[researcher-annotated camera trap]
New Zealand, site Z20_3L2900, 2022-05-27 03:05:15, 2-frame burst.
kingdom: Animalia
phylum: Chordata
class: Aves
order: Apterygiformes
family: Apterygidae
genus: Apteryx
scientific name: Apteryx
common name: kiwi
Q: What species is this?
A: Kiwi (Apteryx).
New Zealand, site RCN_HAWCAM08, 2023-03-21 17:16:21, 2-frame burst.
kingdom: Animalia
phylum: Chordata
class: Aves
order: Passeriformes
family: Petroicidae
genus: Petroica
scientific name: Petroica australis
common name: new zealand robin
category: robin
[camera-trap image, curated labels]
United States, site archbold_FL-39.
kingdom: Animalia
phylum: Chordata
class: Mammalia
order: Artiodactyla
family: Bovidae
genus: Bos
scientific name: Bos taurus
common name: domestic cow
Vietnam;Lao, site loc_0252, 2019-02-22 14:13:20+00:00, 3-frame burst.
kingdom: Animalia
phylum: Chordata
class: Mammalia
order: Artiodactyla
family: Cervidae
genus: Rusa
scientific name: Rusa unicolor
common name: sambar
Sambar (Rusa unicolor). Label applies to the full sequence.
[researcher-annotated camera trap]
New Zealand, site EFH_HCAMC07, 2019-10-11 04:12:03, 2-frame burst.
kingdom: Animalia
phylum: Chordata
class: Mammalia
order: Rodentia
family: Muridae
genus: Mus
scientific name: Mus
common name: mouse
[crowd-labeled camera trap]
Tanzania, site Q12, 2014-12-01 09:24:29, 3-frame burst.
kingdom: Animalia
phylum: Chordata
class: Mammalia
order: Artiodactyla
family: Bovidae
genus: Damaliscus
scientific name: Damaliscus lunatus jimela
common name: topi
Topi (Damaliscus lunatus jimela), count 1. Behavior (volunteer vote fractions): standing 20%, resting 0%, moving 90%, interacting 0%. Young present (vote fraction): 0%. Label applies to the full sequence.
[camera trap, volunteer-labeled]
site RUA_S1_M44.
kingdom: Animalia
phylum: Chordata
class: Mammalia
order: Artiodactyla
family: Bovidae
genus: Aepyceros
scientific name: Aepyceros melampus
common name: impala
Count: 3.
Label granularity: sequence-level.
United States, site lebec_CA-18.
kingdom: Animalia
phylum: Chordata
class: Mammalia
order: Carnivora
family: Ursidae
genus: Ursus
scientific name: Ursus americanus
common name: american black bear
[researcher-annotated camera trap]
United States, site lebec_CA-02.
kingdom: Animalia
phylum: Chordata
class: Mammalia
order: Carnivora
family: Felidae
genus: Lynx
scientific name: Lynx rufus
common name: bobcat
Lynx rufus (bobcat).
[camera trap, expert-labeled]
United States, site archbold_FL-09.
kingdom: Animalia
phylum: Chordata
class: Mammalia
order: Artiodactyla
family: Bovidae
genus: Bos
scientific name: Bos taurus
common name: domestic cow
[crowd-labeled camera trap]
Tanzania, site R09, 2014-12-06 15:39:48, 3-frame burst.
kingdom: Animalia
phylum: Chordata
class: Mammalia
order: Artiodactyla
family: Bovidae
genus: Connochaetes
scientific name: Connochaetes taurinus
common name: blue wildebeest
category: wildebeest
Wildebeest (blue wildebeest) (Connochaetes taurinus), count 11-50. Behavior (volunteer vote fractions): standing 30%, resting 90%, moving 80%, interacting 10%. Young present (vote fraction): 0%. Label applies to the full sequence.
____________
Give the material above again in its entirety, exactly as it appears.

RESULT OF THE TASK ::
[researcher-annotated camera trap]
New Zealand, site Z20_3L2900, 2022-05-27 03:05:15, 2-frame burst.
kingdom: Animalia
phylum: Chordata
class: Aves
order: Apterygiformes
family: Apterygidae
genus: Apteryx
scientific name: Apteryx
common name: kiwi
Q: What species is this?
A: Kiwi (Apteryx).
New Zealand, site RCN_HAWCAM08, 2023-03-21 17:16:21, 2-frame burst.
kingdom: Animalia
phylum: Chordata
class: Aves
order: Passeriformes
family: Petroicidae
genus: Petroica
scientific name: Petroica australis
common name: new zealand robin
category: robin
[camera-trap image, curated labels]
United States, site archbold_FL-39.
kingdom: Animalia
phylum: Chordata
class: Mammalia
order: Artiodactyla
family: Bovidae
genus: Bos
scientific name: Bos taurus
common name: domestic cow
Vietnam;Lao, site loc_0252, 2019-02-22 14:13:20+00:00, 3-frame burst.
kingdom: Animalia
phylum: Chordata
class: Mammalia
order: Artiodactyla
family: Cervidae
genus: Rusa
scientific name: Rusa unicolor
common name: sambar
Sambar (Rusa unicolor). Label applies to the full sequence.
[researcher-annotated camera trap]
New Zealand, site EFH_HCAMC07, 2019-10-11 04:12:03, 2-frame burst.
kingdom: Animalia
phylum: Chordata
class: Mammalia
order: Rodentia
family: Muridae
genus: Mus
scientific name: Mus
common name: mouse
[crowd-labeled camera trap]
Tanzania, site Q12, 2014-12-01 09:24:29, 3-frame burst.
kingdom: Animalia
phylum: Chordata
class: Mammalia
order: Artiodactyla
family: Bovidae
genus: Damaliscus
scientific name: Damaliscus lunatus jimela
common name: topi
Topi (Damaliscus lunatus jimela), count 1. Behavior (volunteer vote fractions): standing 20%, resting 0%, moving 90%, interacting 0%. Young present (vote fraction): 0%. Label applies to the full sequence.
[camera trap, volunteer-labeled]
site RUA_S1_M44.
kingdom: Animalia
phylum: Chordata
class: Mammalia
order: Artiodactyla
family: Bovidae
genus: Aepyceros
scientific name: Aepyceros melampus
common name: impala
Count: 3.
Label granularity: sequence-level.
United States, site lebec_CA-18.
kingdom: Animalia
phylum: Chordata
class: Mammalia
order: Carnivora
family: Ursidae
genus: Ursus
scientific name: Ursus americanus
common name: american black bear
[researcher-annotated camera trap]
United States, site lebec_CA-02.
kingdom: Animalia
phylum: Chordata
class: Mammalia
order: Carnivora
family: Felidae
genus: Lynx
scientific name: Lynx rufus
common name: bobcat
Lynx rufus (bobcat).
[camera trap, expert-labeled]
United States, site archbold_FL-09.
kingdom: Animalia
phylum: Chordata
class: Mammalia
order: Artiodactyla
family: Bovidae
genus: Bos
scientific name: Bos taurus
common name: domestic cow
[crowd-labeled camera trap]
Tanzania, site R09, 2014-12-06 15:39:48, 3-frame burst.
kingdom: Animalia
phylum: Chordata
class: Mammalia
order: Artiodactyla
family: Bovidae
genus: Connochaetes
scientific name: Connochaetes taurinus
common name: blue wildebeest
category: wildebeest
Wildebeest (blue wildebeest) (Connochaetes taurinus), count 11-50. Behavior (volunteer vote fractions): standing 30%, resting 90%, moving 80%, interacting 10%. Young present (vote fraction): 0%. Label applies to the full sequence.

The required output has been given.